Dataset excerpts:
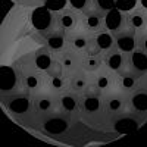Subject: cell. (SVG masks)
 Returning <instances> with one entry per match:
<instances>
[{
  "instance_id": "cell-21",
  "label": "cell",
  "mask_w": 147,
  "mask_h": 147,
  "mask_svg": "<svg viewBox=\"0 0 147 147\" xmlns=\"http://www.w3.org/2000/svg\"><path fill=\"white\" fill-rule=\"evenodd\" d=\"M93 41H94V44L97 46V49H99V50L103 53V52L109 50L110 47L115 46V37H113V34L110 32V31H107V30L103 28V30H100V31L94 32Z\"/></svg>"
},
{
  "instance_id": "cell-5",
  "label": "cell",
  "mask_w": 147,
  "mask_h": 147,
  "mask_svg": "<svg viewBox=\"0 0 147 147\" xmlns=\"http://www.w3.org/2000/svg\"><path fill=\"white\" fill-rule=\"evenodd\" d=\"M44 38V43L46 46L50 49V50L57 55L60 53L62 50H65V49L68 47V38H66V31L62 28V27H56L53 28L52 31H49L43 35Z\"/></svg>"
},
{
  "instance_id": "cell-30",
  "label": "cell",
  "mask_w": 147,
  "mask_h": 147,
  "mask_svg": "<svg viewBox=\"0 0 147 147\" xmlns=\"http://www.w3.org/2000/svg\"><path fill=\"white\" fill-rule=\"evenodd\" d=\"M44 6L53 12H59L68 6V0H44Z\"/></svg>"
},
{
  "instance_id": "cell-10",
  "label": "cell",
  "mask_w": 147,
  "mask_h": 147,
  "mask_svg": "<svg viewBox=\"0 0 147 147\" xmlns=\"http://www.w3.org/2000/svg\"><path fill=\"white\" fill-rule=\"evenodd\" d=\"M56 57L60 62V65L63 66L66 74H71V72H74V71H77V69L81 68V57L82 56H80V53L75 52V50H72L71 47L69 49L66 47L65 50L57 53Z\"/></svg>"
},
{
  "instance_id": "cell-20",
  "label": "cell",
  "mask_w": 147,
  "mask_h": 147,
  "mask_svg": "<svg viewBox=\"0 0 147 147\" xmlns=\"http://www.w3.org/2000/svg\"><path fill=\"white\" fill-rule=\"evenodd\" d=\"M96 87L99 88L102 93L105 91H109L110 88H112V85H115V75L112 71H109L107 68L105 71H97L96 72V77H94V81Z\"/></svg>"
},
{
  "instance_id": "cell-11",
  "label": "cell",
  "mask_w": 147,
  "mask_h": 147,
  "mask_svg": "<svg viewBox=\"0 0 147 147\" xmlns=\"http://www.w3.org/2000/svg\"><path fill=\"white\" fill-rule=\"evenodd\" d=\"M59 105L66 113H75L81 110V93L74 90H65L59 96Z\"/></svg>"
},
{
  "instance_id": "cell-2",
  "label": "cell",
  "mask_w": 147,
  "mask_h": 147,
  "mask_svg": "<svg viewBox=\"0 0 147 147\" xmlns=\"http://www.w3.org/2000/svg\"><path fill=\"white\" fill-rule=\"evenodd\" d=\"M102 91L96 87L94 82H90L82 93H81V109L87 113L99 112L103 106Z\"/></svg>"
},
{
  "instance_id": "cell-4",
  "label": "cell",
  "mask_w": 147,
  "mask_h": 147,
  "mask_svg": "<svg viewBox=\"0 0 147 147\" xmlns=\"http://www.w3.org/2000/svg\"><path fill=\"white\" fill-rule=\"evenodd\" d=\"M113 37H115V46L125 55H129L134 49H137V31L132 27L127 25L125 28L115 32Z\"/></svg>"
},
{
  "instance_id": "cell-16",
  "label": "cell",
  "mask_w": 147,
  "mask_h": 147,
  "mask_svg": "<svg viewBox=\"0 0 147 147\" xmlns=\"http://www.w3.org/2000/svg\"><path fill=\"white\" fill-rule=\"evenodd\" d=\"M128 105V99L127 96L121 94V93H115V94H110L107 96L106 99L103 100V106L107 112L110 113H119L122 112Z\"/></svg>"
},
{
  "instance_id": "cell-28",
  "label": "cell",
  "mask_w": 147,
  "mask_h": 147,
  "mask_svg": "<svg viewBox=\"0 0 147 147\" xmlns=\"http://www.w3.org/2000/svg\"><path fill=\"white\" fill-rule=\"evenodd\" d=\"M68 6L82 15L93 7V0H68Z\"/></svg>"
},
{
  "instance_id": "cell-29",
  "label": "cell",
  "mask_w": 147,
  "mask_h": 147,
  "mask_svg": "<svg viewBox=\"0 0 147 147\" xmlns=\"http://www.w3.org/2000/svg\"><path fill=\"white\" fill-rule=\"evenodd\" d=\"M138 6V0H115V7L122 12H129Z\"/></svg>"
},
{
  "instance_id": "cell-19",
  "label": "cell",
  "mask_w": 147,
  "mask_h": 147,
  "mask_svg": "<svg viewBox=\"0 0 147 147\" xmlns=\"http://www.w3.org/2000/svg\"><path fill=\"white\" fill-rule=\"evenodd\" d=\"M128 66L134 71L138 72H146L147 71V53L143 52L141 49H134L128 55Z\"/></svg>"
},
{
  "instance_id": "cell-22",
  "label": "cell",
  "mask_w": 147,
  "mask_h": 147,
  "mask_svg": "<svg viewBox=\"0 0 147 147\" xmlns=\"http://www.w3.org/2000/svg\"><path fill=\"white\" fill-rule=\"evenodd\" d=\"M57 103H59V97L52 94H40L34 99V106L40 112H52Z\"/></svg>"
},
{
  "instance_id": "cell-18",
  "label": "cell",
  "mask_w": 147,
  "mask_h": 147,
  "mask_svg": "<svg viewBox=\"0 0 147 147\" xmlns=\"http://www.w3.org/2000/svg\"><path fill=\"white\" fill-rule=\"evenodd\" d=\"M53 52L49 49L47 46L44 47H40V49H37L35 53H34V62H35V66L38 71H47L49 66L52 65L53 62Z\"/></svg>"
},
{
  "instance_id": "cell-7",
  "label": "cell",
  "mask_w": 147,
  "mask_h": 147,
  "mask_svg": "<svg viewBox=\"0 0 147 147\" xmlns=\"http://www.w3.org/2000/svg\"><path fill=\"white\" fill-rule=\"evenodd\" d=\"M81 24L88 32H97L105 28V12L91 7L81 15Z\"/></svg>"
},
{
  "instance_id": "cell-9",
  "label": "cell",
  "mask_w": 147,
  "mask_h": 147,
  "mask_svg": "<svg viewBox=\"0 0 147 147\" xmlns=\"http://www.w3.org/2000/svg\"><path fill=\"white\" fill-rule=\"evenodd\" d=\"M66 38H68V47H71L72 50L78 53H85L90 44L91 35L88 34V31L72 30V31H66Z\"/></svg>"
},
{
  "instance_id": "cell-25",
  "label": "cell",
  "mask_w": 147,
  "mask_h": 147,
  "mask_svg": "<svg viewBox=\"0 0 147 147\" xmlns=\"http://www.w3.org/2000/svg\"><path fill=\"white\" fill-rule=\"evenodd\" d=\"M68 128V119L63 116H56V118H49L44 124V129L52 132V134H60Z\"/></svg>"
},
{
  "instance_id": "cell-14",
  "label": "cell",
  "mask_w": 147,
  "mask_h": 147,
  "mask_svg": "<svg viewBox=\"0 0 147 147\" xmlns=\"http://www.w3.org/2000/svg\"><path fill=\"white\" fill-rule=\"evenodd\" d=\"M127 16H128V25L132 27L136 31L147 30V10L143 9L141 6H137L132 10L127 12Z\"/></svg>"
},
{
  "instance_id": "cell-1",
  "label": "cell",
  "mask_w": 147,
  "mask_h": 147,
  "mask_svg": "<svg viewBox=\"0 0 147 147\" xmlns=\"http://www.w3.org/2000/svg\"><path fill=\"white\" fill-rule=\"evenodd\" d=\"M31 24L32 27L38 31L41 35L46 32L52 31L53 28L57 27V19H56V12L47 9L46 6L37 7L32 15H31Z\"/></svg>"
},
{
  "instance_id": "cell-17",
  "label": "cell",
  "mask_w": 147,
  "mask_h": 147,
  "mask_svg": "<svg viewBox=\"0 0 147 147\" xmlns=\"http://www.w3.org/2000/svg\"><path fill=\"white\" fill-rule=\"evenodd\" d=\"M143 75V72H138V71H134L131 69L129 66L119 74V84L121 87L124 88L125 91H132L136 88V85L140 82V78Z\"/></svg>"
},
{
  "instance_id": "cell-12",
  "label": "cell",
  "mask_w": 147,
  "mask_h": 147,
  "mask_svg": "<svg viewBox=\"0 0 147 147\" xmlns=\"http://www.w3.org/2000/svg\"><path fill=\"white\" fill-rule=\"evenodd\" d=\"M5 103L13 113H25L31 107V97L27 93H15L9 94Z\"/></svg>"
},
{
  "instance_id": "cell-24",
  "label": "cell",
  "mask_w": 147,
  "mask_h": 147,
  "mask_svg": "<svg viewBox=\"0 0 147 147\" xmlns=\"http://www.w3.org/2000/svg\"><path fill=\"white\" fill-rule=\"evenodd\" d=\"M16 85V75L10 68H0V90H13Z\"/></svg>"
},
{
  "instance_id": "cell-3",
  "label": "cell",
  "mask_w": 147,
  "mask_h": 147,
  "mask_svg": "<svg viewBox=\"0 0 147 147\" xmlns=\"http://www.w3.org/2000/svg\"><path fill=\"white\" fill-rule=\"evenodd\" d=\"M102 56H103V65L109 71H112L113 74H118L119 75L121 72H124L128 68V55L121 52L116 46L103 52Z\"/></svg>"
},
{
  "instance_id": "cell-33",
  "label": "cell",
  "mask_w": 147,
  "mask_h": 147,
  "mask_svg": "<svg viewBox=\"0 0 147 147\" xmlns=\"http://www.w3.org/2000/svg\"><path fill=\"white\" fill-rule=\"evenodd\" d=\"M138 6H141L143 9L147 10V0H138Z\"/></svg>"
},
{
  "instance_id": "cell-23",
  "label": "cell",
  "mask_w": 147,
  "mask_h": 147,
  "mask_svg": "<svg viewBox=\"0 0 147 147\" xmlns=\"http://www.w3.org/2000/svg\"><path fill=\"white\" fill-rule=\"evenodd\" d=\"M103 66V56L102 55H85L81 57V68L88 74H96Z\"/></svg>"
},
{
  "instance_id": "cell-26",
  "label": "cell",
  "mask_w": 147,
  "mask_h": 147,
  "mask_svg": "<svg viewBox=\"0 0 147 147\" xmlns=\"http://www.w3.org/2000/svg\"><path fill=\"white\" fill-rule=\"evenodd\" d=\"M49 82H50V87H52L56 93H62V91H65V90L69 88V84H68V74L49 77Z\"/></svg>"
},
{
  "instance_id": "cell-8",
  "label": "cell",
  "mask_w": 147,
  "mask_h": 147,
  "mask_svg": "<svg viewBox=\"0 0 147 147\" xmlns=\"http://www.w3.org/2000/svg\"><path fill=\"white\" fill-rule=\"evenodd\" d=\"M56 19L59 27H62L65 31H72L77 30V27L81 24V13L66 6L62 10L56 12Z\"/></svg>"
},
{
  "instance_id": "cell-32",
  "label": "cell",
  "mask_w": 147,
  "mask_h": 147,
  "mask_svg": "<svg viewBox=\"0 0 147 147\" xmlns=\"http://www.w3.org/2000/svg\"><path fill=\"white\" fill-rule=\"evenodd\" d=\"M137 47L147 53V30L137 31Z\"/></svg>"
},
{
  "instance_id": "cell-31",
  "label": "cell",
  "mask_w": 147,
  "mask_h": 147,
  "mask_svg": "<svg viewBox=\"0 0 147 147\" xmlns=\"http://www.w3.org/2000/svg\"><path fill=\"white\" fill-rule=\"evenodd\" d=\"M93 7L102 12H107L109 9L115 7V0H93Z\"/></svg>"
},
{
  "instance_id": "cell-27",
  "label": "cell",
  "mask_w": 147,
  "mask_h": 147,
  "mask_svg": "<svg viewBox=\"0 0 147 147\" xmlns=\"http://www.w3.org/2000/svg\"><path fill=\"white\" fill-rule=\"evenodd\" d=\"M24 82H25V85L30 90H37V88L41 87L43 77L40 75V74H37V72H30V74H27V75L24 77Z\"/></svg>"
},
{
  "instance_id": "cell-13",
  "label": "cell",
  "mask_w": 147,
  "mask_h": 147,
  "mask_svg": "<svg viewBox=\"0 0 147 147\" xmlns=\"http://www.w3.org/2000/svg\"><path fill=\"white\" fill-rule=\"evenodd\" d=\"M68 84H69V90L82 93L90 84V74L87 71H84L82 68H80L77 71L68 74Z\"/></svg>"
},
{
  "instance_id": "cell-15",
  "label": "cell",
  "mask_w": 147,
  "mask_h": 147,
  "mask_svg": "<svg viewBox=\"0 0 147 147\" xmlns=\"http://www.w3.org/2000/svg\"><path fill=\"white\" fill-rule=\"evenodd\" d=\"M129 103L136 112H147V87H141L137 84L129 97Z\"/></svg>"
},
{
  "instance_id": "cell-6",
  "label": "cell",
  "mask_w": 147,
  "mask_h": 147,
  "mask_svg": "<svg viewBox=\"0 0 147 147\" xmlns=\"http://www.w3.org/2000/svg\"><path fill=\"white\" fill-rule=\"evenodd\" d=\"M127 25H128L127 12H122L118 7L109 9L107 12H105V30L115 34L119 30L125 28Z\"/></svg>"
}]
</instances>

> [Task prompt]
Please identify every line of the listing above that contains the string "instances", and copy each such line. Case counts.

> [Full output]
 Returning <instances> with one entry per match:
<instances>
</instances>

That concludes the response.